Improving with Kaizen

I have already highlighted some agile practices which can be used to enhance your personal and professional lives. From Kanban Boards to agile meetings, companies and individuals are being incorporated by thought leaders and managers at large and small organizations around the world. Kaizen is an approach to continual improvement which like Kanban originated in lean manufacturing practices in Japan in the 1950s.

 

The core to embracing Kaizen is to focus on continual improvements across all elements of the specific area which you are attempting to improve. If you are working on a team tasked with improving the user interface for a new mobile application for a volunteer organization a good place to begin would be to identify possible opportunities. Using this example will show how the focus and power of Kaizen is on being able to focus on specific aspects of a large process to improve the overall standing of the organization.

 

Identifying Opportunities  

Improvements begin with taking ideas and turning them into simple actions. The first step in gaining an understanding of how to improve a process is to understand the basic functionality of the task or process at hand. When applying Kaizen to work situations the place to begin is to understand the business process.

For our example of improving an existing mobile app, the focus should be on the existing business process and how the new roll out of the application fits into the organization’s overall strategy. The new application should be easy to use while conveying the core mission of the organization. This means that the aligning of strategic decision making means a new product or software update goes beyond developing software and aligns all business function in projects to ensure they are vital to the mission and values.

 

Collaboration

Actions are not siloed but must be collaborative between functional groups within any organization and often the best solutions come from collaborations between different organizations. Working on a shared goal will look different for every team and every circumstance/project will be unique but some lessons from Kaizen can direct teams to focus on specific areas of improvement and reap the rewards of focused collaboration. A good direction to follow on getting to the core of problems is by undertaking a root cause analysis. Through asking a series of questions to find the main cause of the problem at hand instead of merely patching problems through short term fixes.

 

Root Cause Analysis

Do you ever have a problem that constantly arises regardless of how many times you try to do little changes to fix it?

If this is the case conducting a root cause analysis may be in your future.

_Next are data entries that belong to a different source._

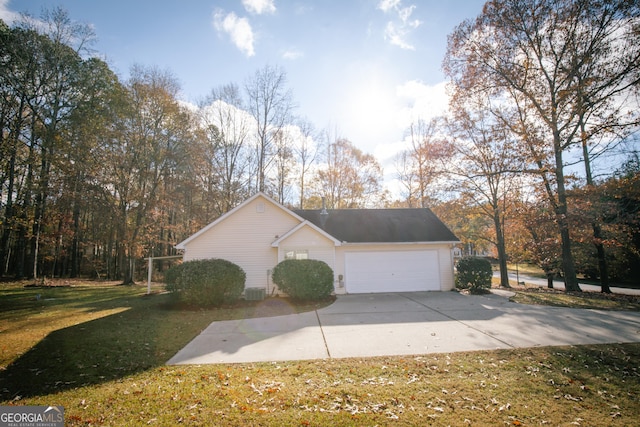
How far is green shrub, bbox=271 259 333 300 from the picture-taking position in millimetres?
12727

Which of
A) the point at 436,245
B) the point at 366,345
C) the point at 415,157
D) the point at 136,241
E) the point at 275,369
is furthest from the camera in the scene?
the point at 415,157

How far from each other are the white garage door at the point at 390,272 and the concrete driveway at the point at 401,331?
3.99 meters

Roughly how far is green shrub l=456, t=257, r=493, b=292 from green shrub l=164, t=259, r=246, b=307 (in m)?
11.6

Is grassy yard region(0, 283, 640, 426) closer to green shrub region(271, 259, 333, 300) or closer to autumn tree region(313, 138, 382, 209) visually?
green shrub region(271, 259, 333, 300)

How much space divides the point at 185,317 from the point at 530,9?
21584mm

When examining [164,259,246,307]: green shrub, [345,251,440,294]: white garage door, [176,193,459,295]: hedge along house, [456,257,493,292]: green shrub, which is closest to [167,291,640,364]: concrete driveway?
[164,259,246,307]: green shrub

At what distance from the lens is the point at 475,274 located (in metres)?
14.9

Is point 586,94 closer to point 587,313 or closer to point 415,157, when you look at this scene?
point 587,313

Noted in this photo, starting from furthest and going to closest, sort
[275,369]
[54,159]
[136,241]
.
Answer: [136,241], [54,159], [275,369]

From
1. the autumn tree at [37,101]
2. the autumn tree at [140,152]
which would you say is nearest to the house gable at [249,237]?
the autumn tree at [140,152]

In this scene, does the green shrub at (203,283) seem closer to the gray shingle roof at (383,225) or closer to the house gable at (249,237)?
the house gable at (249,237)

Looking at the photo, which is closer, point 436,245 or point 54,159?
point 436,245

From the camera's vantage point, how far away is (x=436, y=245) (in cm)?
1602

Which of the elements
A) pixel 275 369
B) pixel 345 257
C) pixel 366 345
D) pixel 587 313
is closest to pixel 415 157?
pixel 345 257
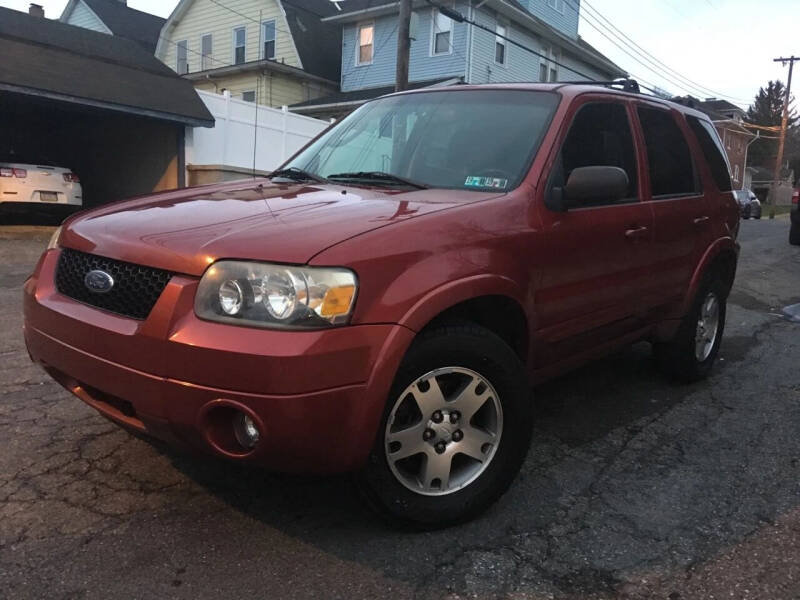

The purpose of a root cause analysis is to find the actual cause of a problem which in many cases is not visible on the surface. This requires asking many questions and getting to the cause of a problem instead of focusing on the symptoms that cause uncertainty. This process requires deep reflection and thoughtfulness to determine and focus in on the underlying causes of problems.

 

What this means

A nice feature of Kaizen is that it is an intuitive practice that many people already participate in without even knowing it. Asking more questions and being able to come to a collective agreement to improve the situation of your organization is a key outcome of Kaizen. This practice can additionally be used in your personal life to improve your relationships, career aspirations, and even improving home projects and chores. Revisit your own situation and see if there is any place that you can improve and begin asking questions to identify the root cause of the problem and make a plan to improve your outlook on life.